Kang Apuy tak menampik wajah kampung wisata di Braga luntur, terbukti dengan mural yang sudah tak lagi indah. co-working yang tak bisa dimanfaatkan secara optimal dan masalah lainnya. Ia merasa harus ada kerja sama yang nyata antara warga Kampung Braga dan Pemkot Bandung.

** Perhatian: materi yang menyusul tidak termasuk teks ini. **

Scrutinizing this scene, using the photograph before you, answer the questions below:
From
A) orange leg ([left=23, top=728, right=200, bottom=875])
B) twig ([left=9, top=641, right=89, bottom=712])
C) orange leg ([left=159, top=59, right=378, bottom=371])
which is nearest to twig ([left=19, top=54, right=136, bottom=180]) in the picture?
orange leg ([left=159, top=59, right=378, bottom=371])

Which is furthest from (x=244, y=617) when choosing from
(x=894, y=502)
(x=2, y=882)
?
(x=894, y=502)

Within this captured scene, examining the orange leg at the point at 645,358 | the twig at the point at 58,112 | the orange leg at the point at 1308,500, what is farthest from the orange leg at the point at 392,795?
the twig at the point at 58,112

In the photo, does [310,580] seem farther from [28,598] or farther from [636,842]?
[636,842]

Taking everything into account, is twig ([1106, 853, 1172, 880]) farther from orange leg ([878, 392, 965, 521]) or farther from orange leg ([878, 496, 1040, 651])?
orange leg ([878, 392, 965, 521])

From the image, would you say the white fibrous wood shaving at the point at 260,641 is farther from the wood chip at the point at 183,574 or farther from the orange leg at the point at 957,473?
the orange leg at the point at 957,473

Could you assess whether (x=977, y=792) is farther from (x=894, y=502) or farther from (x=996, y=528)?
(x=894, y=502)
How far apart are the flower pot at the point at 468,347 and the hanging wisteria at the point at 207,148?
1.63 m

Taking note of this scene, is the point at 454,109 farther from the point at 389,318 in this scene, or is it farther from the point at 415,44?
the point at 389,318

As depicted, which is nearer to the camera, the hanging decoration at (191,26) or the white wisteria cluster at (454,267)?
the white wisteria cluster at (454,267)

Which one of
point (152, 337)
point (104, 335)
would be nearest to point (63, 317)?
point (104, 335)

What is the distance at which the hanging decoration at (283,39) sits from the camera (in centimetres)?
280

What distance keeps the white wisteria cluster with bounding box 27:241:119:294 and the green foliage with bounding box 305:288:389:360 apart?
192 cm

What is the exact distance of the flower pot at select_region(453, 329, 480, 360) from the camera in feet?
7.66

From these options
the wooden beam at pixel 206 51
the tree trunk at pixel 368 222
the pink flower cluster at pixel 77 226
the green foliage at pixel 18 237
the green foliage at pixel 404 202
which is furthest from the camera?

"Ya di co-working itu tidak ada kegiatan lain," kata Kang Apuy.

lebih lanjut, Kang Apuy juga mengharapkan agar pemerintah tak hanya mengejar untuk bisa merealisasikan programnya. Ia mendorong agar pemerintah bisa aktif melakukan pembinaan, baik bersifat modal maupun lainnya terhadap warga Kampung Braga.

"Disbudpar harus memberikan sokongan dan pendampingan yang berkesinambungan. Buktikan bahwa kita ini harus seperti apa, penginnya kita ini bagaimana. Disuruh kreatif, tapi tidak ada apa-apa," ucap Kang Apuy.

Ia juga menceritakan pengurus sempat mengadakan pelatihan jahit bagi ibu-ibu Braga. Program bantuan dari Pemkot Bandung itu hanya berjalan dua bulanan. Pengurus mendapatkan hibah mesin jahit dari pemerintah.

"Kami bayar pelatih, waktu itu memang antusiasme masyarakat tinggi. Tapi, pelatihan terputus karena kami tak punya anggaran lagi. Ada pelatihan seni, mengaji, budaya dan lainnya. Tapi semua itu terhenti, karena tidak ada sokongan dana. Harusnya ada edukasi, fasilitasi," kata Kang Apuy.

"Sekarang kami bergerak sendiri, apa yang bisa kami lakukan, ya lakukan. Tapi, Kampung Braga menurut saya memang berkembang, ada perubahan, cuma ya nol sekian persen lah ya," kata Kang Apung menambahkan.

Senada disampaikan Tata, warga Kampung Braga dan salah satu penggagas ArtBraga, kegiatan kesenian di Jalan Braga. Tata mengatakan setelah dipatenkan sebagai kampung wisata, Kampung Braga tak memiliki progres yang berarti. Ia menyebut masyarakat tak mendapatkan pembinaan yang berkesinambungan.

"Tapi ternyata tidak ada proses pembelajaran buat masyarakat. Seperti program bagaimana mengedukasi masyarakat, bagaimana kampung wisata ini ke depannya. Ternyata masyarakat tidak siap. Belum diedukasi pemerintah," kata Tata.

Kampung wisata kreatif BragaKampung wisata kreatif Braga Foto: Sudirman Wamad/ detikJabar

Tata juga mengatakan ArtBraga salah satunya menampilkan karya anak-anak dan ibu-ibu warga Braga. ArtBraga salah satu upaya dalam merespons kondisi sosial, otokritik dan kritik terhadap pemerintah tentang bagaimana mengelola Kampung Braga.

"Dengan ArtBraga menjawab tantangan itu. Sebagai kampung wisatawan Braga kita mengadakan event dengan mandiri," katanya.

ArtBraga sendiri digelar pada Desember ini. ArtBraga menampilkan pameran, melukis bersama di sepanjang Jalan Braga dan lainnya.